BEGIN Extract provided

Little bites
Martin Amis' new book leaves us hungry for more
by Chris Wright
HEAVY WATER AND OTHER STORIES. By Martin Amis. Harmony Books, 208 pages, $21.
Sex is a lot like pizza, goes a wry modern-day saying. Even when
it's bad, it's still pretty good. The same could certainly be said of Martin Amis. At his very worst, Amis does the business between the sheets
better than most of his peers. Problem is, he hasn't been putting out much
lately.
In the four years since his backpack strap-snapping epic The
Information was roundly panned by critics, Amis has published just two
books: last year's slim cosmological murder mystery Night Train and his
new book of short stories, the equally slim Heavy Water and Other
Stories. In some sense, then, Heavy Water is an unsatisfying
collection. Its nine stories span 23 years (though seven were written in the
'90s), and only one -- "The Coincidence of the Arts" -- has never been
published before.
But we take what we can get, and we get Martin Amis in all his stripes in this
book. There are flashes of the stylistic brilliance, inspired quippery, and
pithy observation that have made Amis the most celebrated satirist of his
generation. There's the hilarity born of violence, ambition, class antagonism,
and physical malformity. There's a bit of the cosmological rumination that has
marked some of Amis's later work. There are some unexpected moments of
tenderness. And there are many clever conceits before which such trifles as
plot and character merrily capitulate.
For instance, a couple of stories in the book offer up switcheroos, reversals
of the accepted order of things. The first story, "Career Move," tells the
parallel tales of Alistair, a feckless screenwriter, and Luke, a dazzlingly
successful poet. The tussle of success and failure, a recurring theme in Amis's
work, gets a novel twist as Alistair struggles to get his sensational
screenplays published in obscure journals like Little Magazine, while
Luke jets back and forth across the Atlantic to negotiate deals for his latest
blockbuster, "Sonnet."
Part of the delight of this story arises from its spot-on satire, the way it
highlights the gulf between aesthetic and commercial accomplishment. But even
more appealing is the flat-out silliness and the incongruity of its
conversations:
Luke said, "What's 'A Welshman to Any Tourist' doing?"
Don said, "It's doing good but not great."
Ron said, "It won't do what 'The Gap in the Hedge' did."
Jim said, "What did 'Hedge' do?"
Less triumphant is the turnabout Amis pulls in "Straight Fiction," a story
that imagines the way the world be if homosexuality were the norm. While there
are some funny moments (an actor is outed by a tabloid as being TOTALLY HET and
ROARING STRAIGHT), the vein of humor underlying the conceit is soon exhausted.

END Extract provided
BEGIN Information supplied

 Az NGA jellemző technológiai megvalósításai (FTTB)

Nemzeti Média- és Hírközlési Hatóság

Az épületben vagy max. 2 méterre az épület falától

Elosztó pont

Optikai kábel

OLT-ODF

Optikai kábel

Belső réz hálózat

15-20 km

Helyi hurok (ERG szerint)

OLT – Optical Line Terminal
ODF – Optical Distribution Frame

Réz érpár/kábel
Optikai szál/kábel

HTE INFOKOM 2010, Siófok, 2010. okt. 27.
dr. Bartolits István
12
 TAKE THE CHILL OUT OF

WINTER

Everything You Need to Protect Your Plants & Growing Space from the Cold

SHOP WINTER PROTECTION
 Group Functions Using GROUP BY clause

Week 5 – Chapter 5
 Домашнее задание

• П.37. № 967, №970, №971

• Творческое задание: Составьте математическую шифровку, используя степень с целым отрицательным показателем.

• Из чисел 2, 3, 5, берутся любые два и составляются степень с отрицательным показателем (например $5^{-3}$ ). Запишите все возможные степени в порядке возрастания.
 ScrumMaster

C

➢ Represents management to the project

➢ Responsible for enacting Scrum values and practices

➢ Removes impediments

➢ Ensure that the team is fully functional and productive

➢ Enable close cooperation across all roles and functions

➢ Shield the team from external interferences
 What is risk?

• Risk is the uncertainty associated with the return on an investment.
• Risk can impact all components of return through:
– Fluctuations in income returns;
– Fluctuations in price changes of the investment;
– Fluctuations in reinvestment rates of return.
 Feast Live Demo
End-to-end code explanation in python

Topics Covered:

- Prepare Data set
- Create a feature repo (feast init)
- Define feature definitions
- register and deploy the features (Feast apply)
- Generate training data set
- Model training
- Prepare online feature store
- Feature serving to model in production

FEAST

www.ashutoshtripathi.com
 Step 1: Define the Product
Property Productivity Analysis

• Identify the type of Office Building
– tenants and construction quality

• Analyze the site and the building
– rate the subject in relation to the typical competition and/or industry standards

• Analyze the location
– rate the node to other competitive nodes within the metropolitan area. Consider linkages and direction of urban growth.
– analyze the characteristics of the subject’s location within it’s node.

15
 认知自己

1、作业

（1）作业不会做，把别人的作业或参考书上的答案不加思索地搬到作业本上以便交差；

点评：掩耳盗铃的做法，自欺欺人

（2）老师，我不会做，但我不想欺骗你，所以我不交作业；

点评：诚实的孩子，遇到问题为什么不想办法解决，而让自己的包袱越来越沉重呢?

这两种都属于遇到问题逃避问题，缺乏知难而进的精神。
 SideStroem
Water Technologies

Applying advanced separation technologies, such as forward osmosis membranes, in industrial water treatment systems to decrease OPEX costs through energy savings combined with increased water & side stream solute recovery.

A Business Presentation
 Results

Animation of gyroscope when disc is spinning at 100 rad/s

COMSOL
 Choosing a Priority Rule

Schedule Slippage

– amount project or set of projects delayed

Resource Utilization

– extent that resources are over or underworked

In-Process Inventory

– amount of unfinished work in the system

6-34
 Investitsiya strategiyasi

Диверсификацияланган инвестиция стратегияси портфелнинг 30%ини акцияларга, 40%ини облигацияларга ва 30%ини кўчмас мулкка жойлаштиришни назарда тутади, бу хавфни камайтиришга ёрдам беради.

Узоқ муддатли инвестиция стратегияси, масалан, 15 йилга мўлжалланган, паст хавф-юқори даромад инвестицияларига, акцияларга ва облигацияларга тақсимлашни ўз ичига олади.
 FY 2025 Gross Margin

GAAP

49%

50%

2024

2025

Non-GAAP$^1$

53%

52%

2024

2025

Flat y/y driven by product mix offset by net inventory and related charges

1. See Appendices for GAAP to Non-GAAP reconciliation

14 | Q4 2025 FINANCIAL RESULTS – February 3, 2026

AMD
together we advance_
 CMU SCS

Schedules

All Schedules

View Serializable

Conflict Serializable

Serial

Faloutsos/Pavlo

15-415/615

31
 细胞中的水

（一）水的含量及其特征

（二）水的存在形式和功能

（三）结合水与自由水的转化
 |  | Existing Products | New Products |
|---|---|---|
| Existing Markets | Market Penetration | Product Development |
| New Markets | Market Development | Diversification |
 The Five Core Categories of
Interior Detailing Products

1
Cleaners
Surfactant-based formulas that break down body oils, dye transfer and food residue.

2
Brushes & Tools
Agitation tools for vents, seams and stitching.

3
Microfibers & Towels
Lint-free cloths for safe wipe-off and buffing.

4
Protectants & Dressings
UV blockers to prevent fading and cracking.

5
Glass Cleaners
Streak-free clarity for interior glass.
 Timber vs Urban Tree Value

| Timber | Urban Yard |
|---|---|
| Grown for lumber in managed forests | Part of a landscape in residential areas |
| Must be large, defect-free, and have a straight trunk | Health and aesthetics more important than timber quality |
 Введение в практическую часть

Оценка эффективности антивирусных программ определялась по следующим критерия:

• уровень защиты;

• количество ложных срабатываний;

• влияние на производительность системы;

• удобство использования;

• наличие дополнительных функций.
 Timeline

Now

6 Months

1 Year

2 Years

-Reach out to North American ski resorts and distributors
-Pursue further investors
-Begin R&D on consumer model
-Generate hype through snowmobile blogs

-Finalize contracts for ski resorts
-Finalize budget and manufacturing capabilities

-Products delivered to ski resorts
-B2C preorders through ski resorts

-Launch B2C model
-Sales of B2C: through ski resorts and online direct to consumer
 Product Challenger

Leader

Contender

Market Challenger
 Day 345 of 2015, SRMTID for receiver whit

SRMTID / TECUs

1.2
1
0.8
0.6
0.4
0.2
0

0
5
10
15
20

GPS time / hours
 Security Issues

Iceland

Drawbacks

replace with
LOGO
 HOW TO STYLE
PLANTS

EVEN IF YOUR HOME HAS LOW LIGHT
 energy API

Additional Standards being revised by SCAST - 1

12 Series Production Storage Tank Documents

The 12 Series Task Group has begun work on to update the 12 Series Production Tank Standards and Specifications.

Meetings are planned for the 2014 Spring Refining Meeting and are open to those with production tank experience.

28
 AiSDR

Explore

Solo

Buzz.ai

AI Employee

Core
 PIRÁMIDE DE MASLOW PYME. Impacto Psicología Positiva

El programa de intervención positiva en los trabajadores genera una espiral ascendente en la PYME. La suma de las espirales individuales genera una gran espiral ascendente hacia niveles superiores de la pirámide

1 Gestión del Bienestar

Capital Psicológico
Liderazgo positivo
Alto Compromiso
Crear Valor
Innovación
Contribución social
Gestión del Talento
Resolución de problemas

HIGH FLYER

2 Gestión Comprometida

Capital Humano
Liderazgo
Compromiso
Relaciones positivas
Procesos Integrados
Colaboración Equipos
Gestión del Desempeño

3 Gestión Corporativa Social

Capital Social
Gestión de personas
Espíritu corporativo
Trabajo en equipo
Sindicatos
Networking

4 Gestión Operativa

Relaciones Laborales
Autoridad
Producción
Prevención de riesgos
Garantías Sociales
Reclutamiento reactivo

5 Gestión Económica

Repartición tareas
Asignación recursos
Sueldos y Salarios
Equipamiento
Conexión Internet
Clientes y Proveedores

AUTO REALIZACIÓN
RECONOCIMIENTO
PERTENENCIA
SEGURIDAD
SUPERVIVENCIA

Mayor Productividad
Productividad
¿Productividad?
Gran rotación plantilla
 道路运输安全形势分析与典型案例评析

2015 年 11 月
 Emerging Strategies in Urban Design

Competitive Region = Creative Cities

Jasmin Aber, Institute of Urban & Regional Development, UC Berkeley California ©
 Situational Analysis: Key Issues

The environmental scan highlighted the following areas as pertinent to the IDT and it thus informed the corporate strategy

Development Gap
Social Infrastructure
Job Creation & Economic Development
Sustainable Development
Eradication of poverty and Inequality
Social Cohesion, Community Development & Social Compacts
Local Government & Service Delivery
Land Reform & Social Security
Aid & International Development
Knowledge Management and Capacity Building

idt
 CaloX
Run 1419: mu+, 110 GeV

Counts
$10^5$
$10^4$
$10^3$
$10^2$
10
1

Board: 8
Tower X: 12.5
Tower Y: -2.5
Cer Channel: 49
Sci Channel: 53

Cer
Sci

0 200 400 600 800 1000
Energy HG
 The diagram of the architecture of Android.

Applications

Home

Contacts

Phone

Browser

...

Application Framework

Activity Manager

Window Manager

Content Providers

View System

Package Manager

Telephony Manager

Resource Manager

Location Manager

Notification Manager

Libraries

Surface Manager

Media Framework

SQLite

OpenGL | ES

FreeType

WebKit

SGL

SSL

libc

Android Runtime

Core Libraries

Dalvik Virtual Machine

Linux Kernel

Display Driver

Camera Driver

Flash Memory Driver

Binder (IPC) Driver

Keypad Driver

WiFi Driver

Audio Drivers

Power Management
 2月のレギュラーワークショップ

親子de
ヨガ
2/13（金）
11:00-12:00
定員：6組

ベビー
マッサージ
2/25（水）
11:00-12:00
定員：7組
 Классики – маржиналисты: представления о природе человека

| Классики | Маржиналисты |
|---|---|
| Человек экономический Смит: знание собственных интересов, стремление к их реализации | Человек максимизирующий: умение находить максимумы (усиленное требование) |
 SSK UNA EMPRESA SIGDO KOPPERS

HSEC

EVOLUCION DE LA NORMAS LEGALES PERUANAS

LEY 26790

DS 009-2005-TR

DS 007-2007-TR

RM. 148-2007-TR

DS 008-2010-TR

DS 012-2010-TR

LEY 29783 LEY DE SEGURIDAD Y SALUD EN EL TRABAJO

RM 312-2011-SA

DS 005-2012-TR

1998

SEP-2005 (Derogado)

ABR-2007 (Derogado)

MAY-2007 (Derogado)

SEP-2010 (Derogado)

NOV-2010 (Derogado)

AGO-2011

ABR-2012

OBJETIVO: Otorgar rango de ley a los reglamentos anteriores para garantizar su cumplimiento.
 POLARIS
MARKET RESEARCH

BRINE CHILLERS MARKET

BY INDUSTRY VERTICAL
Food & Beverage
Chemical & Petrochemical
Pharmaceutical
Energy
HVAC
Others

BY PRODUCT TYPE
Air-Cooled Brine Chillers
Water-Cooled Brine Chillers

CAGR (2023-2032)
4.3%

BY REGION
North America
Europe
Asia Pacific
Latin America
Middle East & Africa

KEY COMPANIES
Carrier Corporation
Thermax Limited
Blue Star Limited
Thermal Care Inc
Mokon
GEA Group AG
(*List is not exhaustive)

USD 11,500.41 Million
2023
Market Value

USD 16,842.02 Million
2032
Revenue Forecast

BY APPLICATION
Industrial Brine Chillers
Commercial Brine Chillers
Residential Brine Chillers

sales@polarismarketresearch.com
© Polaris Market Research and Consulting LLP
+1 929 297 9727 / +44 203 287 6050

END Information supplied

_The problem_: Write out the passage of the book review from "In the four" to "published before." word for word.

_Result of this task_:
In the four years since his backpack strap-snapping epic The
Information was roundly panned by critics, Amis has published just two
books: last year's slim cosmological murder mystery Night Train and his
new book of short stories, the equally slim Heavy Water and Other
Stories. In some sense, then, Heavy Water is an unsatisfying
collection. Its nine stories span 23 years (though seven were written in the
'90s), and only one -- "The Coincidence of the Arts" -- has never been
published before.